▶ _Supplied records_
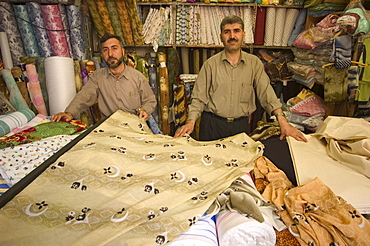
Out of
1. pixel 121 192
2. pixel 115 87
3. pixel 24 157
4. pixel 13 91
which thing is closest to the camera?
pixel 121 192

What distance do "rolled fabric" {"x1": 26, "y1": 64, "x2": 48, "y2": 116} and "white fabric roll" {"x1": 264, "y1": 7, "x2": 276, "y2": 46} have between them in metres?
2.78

==

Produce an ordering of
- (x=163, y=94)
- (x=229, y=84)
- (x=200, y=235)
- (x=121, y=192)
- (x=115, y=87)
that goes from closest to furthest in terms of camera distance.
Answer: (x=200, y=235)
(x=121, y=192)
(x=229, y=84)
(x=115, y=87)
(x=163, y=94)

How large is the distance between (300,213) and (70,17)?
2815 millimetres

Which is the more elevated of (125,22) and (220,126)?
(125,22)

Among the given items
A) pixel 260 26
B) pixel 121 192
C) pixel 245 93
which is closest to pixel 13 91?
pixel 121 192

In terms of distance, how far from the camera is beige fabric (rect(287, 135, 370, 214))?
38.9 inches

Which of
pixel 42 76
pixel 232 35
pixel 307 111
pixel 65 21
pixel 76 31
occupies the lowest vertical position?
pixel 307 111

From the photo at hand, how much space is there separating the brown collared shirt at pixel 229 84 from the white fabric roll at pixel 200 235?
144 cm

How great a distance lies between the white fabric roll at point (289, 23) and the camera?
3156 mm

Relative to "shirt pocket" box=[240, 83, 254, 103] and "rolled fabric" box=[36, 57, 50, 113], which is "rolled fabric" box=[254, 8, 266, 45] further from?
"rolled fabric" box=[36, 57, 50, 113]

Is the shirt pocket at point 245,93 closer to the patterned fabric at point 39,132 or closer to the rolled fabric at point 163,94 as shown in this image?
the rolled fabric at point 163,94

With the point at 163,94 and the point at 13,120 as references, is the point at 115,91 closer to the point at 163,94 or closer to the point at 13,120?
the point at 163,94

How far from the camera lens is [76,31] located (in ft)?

---

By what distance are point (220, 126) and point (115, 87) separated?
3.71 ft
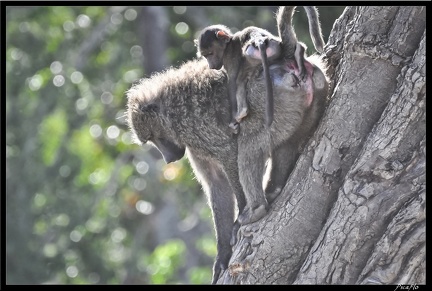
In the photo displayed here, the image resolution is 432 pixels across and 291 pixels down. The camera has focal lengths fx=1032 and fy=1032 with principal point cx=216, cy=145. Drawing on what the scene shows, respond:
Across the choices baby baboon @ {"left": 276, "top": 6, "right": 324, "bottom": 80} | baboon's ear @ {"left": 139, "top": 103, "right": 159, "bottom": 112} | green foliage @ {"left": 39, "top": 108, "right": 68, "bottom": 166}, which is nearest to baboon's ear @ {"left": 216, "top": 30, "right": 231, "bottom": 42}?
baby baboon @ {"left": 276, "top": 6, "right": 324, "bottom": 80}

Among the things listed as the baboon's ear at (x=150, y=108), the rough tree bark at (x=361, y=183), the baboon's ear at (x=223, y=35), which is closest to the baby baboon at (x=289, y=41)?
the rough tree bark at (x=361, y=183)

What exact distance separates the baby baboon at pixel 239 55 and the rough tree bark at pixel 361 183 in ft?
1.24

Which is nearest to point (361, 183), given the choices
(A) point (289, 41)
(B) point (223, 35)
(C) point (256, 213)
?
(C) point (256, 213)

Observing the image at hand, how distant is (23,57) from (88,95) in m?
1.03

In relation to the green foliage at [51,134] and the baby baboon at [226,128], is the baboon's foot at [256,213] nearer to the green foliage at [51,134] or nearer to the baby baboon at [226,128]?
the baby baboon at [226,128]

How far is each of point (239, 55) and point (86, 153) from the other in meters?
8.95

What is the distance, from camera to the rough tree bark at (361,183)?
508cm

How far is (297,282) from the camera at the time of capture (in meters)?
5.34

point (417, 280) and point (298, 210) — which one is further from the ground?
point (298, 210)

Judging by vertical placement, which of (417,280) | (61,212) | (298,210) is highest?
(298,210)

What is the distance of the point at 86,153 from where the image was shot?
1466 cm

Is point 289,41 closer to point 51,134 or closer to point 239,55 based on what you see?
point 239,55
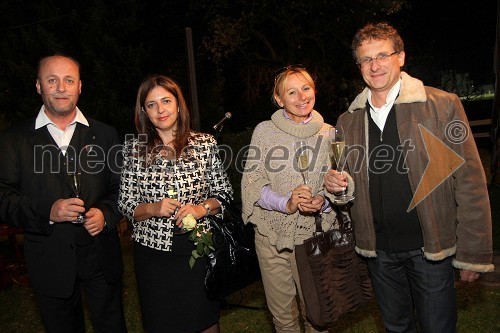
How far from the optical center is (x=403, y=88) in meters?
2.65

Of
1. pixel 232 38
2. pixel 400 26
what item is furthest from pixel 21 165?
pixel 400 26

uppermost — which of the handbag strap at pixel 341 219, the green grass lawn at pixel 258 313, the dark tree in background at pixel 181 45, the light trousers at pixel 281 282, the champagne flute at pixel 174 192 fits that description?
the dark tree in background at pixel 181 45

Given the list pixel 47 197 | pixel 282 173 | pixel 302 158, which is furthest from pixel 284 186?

▶ _Your instructions_
Retype every line of data from the one containing "In terms of distance, how" down to the one containing "How far from the camera lens", both included, with no changes.

▶ _Solution to this exercise_
In terms of distance, how far from the camera is beige fabric (rect(287, 135, 370, 214))?
38.9 inches

Which of
pixel 42 76
pixel 232 35
pixel 307 111
pixel 65 21
pixel 76 31
occupies the lowest vertical position?
pixel 307 111

From the photo at hand, how much space is there separating the brown collared shirt at pixel 229 84 from the white fabric roll at pixel 200 235?
144 cm

How great a distance lies between the white fabric roll at point (289, 23) and the camera?
3156 mm

Relative to "shirt pocket" box=[240, 83, 254, 103] and "rolled fabric" box=[36, 57, 50, 113], which is "rolled fabric" box=[254, 8, 266, 45] further from?
"rolled fabric" box=[36, 57, 50, 113]

Is the shirt pocket at point 245,93 closer to the patterned fabric at point 39,132 or closer to the rolled fabric at point 163,94 as shown in this image?
the rolled fabric at point 163,94

With the point at 163,94 and the point at 13,120 as references, is the point at 115,91 closer to the point at 163,94 or closer to the point at 13,120?
the point at 163,94

How far from the camera lens is [76,31] located (in ft)?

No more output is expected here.